Given request 1: Reproduce the listing from the line containing "As the image" through the final line of the listing, both ends included, shifting every distance value in the answers up by 36. Give only those lines.

Reading passage:
****************

7 Career-Ruining Behaviors at the End of an Office Romance

NEW YORK ( TheStreet) -- Although we all know the dangers of going "fishing in the company pond," getting into an office romance may be much easier than getting out of one gracefully. When feelings get hurt and tempers flare, it's inevitable that heated conversations and emotionally charged arguments will ensue -- but having those in the workplace can be a career killer.

Even if you think you and your significant other are level-headed enough to avoid a workplace meltdown or backstabbing, some things are simply out of your control. Experts weigh in on the seven worst ways to end an office romance:

1. Break up at the office

"You may think it sounds crazy, but it happens," says Russ Hovendick, founder of career consultancy Directional Motivation. "Things get so emotionally charged that the discussion can't wait, and you end up having a shouting match at the office."

This most often happens when a couple has a "tenuous" relationship and emotions are at their peak, he says.

****************

Supplied entries:
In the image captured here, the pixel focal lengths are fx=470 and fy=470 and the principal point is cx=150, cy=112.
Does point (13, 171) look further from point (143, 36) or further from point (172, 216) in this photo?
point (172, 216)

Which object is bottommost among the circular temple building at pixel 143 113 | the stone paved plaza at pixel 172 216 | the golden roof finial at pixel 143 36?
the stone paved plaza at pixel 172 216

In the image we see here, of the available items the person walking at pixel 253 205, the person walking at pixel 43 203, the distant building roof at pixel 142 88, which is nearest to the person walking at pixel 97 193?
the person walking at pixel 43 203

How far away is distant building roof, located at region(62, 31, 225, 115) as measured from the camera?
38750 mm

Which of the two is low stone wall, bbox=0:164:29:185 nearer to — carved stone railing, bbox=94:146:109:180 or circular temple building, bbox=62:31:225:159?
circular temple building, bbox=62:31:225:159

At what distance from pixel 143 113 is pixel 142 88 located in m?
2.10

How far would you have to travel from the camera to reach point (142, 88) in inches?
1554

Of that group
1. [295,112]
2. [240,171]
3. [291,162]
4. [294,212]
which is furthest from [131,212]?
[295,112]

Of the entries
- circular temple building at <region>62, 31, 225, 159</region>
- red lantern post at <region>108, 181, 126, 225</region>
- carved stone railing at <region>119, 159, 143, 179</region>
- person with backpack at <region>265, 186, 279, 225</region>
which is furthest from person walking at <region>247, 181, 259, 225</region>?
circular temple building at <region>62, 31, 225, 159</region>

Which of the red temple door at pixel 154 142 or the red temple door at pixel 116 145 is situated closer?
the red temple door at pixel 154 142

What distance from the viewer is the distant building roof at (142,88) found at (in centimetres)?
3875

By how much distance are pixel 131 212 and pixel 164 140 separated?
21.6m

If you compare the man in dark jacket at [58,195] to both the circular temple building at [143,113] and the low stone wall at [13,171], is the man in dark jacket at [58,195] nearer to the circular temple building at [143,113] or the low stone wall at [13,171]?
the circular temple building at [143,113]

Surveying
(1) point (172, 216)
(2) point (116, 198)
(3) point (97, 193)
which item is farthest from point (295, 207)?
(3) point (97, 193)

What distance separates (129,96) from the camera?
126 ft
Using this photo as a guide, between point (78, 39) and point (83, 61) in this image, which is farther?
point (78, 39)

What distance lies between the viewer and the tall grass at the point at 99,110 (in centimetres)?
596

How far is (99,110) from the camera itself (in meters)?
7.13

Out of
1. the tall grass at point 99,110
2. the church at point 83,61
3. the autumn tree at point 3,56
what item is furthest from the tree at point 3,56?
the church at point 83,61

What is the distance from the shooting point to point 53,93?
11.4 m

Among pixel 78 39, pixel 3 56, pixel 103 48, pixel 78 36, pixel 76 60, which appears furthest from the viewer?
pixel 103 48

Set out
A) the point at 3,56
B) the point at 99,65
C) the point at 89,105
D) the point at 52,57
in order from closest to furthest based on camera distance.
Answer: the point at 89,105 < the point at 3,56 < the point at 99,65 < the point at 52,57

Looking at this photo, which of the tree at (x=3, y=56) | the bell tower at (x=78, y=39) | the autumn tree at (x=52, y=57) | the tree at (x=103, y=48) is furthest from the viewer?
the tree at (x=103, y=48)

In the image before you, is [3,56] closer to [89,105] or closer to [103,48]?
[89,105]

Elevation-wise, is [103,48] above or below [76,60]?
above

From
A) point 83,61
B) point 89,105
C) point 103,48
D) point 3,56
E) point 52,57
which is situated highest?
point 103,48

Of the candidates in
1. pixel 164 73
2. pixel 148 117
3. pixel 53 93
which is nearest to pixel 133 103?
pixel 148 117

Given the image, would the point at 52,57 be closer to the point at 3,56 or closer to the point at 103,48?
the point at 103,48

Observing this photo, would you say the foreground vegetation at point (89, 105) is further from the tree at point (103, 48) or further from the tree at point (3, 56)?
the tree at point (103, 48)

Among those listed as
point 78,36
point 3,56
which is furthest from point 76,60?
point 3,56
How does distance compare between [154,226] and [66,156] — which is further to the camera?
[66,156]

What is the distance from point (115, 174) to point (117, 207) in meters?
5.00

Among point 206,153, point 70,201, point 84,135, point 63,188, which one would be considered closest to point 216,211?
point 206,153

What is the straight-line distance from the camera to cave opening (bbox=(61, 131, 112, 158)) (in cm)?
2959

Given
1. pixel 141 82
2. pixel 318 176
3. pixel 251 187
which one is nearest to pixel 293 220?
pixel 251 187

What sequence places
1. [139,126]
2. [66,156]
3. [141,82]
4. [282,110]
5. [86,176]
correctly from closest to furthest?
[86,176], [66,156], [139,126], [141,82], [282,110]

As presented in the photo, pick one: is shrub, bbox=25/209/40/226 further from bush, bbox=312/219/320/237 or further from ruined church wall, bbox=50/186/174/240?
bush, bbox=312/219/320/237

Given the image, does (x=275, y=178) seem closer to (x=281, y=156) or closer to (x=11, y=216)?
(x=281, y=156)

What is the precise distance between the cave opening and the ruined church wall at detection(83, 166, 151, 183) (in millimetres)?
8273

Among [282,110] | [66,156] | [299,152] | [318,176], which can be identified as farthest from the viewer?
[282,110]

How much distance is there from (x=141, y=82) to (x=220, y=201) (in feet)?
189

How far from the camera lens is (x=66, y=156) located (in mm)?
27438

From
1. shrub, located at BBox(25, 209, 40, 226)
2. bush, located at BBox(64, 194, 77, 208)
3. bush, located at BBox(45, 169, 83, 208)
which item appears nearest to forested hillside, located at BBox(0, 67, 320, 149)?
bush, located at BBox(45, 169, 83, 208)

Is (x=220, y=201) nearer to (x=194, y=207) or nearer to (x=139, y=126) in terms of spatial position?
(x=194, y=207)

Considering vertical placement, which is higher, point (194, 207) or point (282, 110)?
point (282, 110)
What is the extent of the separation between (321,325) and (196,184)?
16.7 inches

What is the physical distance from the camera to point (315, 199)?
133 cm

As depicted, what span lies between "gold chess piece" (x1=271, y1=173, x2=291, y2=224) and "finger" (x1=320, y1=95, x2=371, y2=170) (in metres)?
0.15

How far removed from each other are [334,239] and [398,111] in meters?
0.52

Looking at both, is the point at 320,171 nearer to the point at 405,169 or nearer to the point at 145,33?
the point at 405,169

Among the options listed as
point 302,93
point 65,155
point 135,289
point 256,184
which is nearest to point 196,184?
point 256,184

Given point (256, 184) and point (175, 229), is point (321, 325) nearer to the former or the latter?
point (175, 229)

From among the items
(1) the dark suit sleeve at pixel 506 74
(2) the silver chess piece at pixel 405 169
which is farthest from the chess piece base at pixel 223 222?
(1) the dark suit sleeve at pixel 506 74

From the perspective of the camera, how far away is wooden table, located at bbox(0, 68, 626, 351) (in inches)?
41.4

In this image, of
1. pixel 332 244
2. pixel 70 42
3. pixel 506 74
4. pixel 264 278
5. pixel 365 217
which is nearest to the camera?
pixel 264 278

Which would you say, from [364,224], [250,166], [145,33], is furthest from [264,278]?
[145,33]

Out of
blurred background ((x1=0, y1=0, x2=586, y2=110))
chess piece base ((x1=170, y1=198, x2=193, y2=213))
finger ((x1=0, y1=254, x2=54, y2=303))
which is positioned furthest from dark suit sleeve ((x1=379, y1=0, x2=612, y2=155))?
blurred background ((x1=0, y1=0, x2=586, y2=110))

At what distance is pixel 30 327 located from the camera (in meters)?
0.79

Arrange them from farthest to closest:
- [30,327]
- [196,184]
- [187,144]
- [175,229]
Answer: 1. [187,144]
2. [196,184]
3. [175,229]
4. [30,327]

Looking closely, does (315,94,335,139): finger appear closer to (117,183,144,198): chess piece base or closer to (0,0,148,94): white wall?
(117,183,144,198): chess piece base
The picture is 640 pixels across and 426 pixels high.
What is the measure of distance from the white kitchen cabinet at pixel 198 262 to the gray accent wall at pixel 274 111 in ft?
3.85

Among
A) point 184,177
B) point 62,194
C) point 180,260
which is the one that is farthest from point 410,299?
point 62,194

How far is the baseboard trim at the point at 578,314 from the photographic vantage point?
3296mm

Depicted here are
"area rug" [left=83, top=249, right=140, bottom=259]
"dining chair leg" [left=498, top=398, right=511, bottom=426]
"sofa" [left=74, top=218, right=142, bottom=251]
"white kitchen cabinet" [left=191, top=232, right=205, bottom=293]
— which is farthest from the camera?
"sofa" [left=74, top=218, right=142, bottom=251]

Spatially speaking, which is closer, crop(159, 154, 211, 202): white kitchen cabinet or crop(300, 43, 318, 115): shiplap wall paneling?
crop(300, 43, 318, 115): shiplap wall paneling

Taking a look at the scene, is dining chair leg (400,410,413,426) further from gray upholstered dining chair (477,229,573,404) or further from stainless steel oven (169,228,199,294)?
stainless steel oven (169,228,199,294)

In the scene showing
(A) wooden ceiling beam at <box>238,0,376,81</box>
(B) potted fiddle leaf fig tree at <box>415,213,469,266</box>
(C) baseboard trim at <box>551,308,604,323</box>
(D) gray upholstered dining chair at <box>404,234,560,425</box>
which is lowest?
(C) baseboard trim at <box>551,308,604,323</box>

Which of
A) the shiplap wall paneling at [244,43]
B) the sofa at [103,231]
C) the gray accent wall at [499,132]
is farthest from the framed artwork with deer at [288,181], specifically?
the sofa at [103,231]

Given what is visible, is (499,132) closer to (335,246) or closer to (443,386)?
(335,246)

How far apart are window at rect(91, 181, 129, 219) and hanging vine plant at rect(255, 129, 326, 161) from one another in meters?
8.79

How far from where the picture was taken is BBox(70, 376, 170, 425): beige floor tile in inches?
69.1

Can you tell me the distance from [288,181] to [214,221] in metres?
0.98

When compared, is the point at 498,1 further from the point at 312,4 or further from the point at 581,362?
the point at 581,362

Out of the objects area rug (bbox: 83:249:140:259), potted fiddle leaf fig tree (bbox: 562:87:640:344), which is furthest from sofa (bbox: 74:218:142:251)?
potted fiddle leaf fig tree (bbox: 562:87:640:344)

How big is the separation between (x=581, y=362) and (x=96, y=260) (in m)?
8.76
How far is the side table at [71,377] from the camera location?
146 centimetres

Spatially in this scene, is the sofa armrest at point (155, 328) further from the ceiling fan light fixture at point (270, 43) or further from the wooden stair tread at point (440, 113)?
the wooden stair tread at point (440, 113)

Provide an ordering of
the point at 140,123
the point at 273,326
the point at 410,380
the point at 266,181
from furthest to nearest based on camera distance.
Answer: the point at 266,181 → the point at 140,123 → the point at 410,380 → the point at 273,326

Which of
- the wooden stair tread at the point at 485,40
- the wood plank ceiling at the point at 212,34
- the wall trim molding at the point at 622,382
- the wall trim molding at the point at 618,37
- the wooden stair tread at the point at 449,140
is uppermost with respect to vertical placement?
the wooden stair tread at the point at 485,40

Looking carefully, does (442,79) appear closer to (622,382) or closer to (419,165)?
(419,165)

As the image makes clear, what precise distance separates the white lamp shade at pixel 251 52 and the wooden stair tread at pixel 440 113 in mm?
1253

****************

Given request 2: For the office romance article, state whether each statement agrees with it, answering yes or no and quoting the deciding words: (a) Russ Hovendick founded the career consultancy Directional Motivation. (b) Experts describe five worst ways to end an office romance. (c) Breaking up at the office most often happens when emotions are at their lowest.

Worked solution 1:
As the image makes clear, what precise distance separates the white lamp shade at pixel 251 52 and the wooden stair tread at pixel 440 113 in mm?
1289

Worked solution 2:
(a) Yes: "says Russ Hovendick, founder of career consultancy Directional Motivation."
(b) No: "Experts weigh in on the seven worst ways to end an office romance"
(c) No: "This most often happens when a couple has a "tenuous" relationship and emotions are at their peak, he says."